As all the shops in Zürich closed and public life transitioned ever more to private life, it became clear that I was not going to be returning to my office anytime soon. But the social distancing measures have had a silver lining in that my partner and I now have much more time together than we had expected. Of course, life was and is very different now than, say, back in February. And we also made sure that it will stay very different even after the travel bans lift: in April, shortly before handing in her Ph.D. thesis, my partner gave me a copy for a quick final check…and hid a marriage proposal in a footnote that led to us being engaged now. Prior to that, we also found out that she is pregnant, making our engagement not only a perfect next step, but also another reason why I’m so glad that we get to spend this time together, rather than continents apart. So, I think it is safe to say that we will definitely remember 2020 as the year of change!
While there have been changes galore in my life over the last few months, one aspect that surprisingly did not change all too much is work.
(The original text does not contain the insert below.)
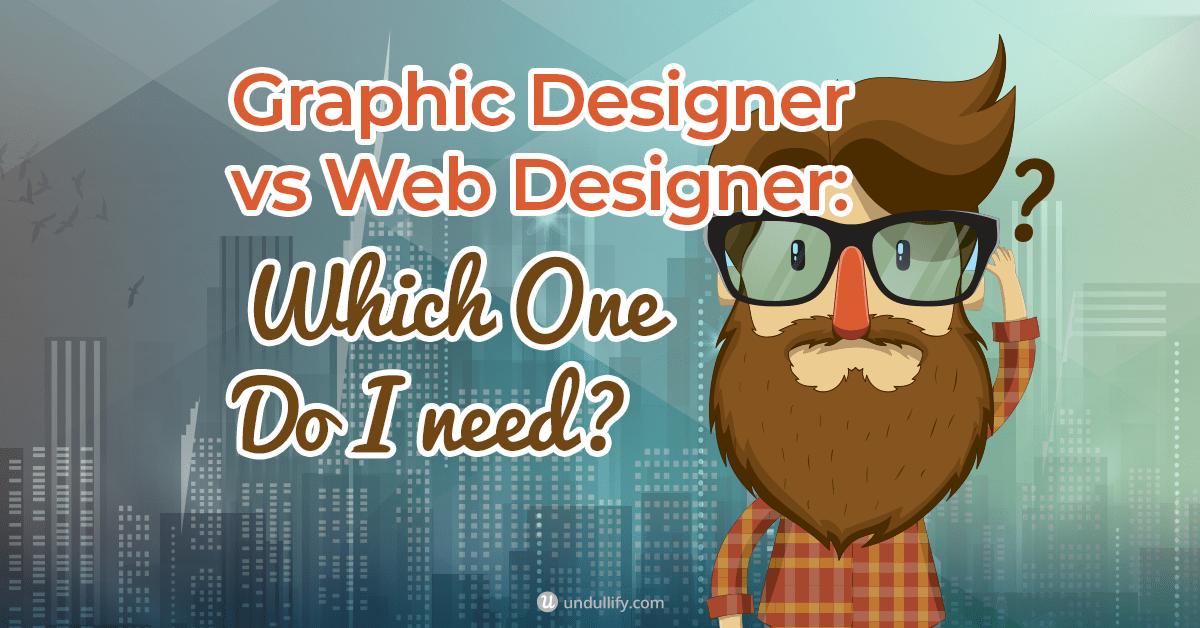 Graphic Designer vs Web Designer - Which One Do I Need FB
I have been very fortunate to work computationally, so switching to a home office is no big deal in that regard. Sure, some of my projects are impeded because no experiments can be done to generate new data. Sure, social interactions and conferences are restricted to Zoom or Skype meetings. But at least some form of normalcy is provided when I open my laptop every morning. When I think, when I code, when I write, I briefly forget where I am and just enter the flow. This has been an anchor for me in tumultuous times such as these. In pre-COVID times I typically arrived very early at the office, so working alone in the mornings is very familiar to me. Of course, my meeting schedule has now shifted toward the evening due to the time difference, but I also thoroughly relish the peaceful hours before Boston wakes up and use them for catching up on emails and other work.
As many researchers have noted, there are even new opportunities to contribute our skills during these challenging times. Here at the Wyss Institute, we are repurposing some of our existing work to push for new COVID-19 therapeutics, by using machine learning algorithms to identify and test FDA-approved drugs for treating the novel coronavirus. This has been an exciting journey already (even from across the pond), as the preliminary results look promising and will hopefully aid in bringing back a normal state of affairs – or as normal as it can be.
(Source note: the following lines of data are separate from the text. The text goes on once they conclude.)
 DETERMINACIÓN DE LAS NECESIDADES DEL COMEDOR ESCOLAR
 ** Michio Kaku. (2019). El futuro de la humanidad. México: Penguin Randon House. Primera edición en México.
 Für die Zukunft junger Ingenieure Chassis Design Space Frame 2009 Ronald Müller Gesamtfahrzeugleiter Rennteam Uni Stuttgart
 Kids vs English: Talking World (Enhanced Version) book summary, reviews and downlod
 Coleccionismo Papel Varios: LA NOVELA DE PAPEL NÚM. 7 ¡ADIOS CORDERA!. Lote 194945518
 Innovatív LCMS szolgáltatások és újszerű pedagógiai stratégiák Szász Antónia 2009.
European countries are currently lifting restrictions and bringing back public life bit by bit. I even got a haircut! And there will come a time when I can safely fly back to Boston. Yet, I cannot shake the feeling that we’ll never quite return to how things were before. Nor do I think we should. This pandemic has shown us that working from home – at least in some capacity – is not only viable but valuable. A home office can provide flexibility and productivity, investing employees with agency to shape their work environment, rhythm, and style. We have also found that virtual conferences can work, can be more inclusive, and are at least complementary to physical meetings. I even virtually attended the NIH and FDA’s Glycoscience Research Day 2020, which I likely would have missed otherwise because of time constraints. While I’m grateful that the work I’m doing hasn’t changed much, the context in which it’s being done has changed dramatically, and perhaps for good.
I’m not sure when the “new normal” will come or what it will look like but, at least for me, it will be very different from anything that came before, and not just because I now have a fiancée and will soon be a parent. As it has been said, change is the only constant. And as times change, we change with them. Perhaps we shouldn’t even be waiting for a “new normal,” but rather “a new future.”